(Scene-based spatial questions)

----------------------------------------

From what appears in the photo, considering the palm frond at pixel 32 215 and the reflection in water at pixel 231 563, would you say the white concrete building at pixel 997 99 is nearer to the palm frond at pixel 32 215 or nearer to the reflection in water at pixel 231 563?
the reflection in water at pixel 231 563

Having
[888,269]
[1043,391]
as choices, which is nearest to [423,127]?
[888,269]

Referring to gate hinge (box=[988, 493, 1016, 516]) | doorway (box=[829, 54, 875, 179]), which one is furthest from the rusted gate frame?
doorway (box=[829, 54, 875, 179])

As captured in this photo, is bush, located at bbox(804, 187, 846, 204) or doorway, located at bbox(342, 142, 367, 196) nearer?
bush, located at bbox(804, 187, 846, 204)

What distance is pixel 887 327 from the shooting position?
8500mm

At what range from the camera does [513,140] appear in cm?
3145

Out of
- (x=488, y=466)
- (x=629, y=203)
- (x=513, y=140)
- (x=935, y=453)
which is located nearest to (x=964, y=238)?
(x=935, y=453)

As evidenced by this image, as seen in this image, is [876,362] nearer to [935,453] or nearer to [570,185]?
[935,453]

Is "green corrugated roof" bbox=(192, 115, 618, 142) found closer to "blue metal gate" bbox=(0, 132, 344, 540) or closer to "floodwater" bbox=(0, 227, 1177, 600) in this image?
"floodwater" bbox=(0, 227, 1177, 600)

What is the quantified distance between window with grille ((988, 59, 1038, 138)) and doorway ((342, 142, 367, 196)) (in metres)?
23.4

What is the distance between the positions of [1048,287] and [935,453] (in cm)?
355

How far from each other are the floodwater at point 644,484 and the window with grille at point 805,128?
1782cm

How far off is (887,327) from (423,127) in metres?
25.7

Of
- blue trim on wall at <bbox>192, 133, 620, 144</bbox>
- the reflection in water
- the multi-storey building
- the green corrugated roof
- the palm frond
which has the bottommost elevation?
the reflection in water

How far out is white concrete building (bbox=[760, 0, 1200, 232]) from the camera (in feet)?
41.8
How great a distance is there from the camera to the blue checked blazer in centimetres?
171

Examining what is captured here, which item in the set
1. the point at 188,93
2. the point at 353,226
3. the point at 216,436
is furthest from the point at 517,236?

----------------------------------------

# Challenge
Please rewrite all of the data above, swapping "window with grille" for "barred window" and keeping everything else the same.

# Result
From what appears in the photo, considering the palm frond at pixel 32 215 and the reflection in water at pixel 231 563, would you say the white concrete building at pixel 997 99 is nearer to the palm frond at pixel 32 215 or nearer to the reflection in water at pixel 231 563?
the reflection in water at pixel 231 563

Having
[888,269]
[1043,391]
as choices, which is nearest to [423,127]?
[888,269]

Referring to gate hinge (box=[988, 493, 1016, 516]) | doorway (box=[829, 54, 875, 179]), which one is furthest from the rusted gate frame?
doorway (box=[829, 54, 875, 179])

As captured in this photo, is bush, located at bbox(804, 187, 846, 204) or doorway, located at bbox(342, 142, 367, 196) nearer?
bush, located at bbox(804, 187, 846, 204)

What distance is pixel 887 327 from the shooting position?
8500mm

At what range from the camera does [513,140] appear in cm?
3145

Out of
- (x=488, y=466)
- (x=629, y=203)
- (x=513, y=140)
- (x=935, y=453)
which is located nearest to (x=964, y=238)?
(x=935, y=453)

As evidenced by this image, as seen in this image, is [876,362] nearer to [935,453] or nearer to [570,185]?
[935,453]

Is "green corrugated roof" bbox=(192, 115, 618, 142) found closer to "blue metal gate" bbox=(0, 132, 344, 540) or closer to "floodwater" bbox=(0, 227, 1177, 600) in this image?
"floodwater" bbox=(0, 227, 1177, 600)

What is the quantified distance between barred window ((988, 59, 1038, 138)) and doorway ((342, 142, 367, 196)) (in metres)?
23.4

What is the distance between the positions of [1048,287] and [935,453] (in cm)?
355

How far from each other are the floodwater at point 644,484 and the barred window at point 805,128?
1782cm

How far off is (887,327) from (423,127) in metres?
25.7

Of
- blue trim on wall at <bbox>192, 133, 620, 144</bbox>
- the reflection in water
- the multi-storey building
- the green corrugated roof
- the palm frond
which has the bottommost elevation?
the reflection in water

How far out is white concrete building (bbox=[760, 0, 1200, 232]) from the camera (in feet)?
41.8
How great a distance is there from the camera to the blue checked blazer in centimetres?
171

Examining what is captured here, which item in the set
1. the point at 188,93
2. the point at 353,226
3. the point at 216,436
is furthest from the point at 517,236?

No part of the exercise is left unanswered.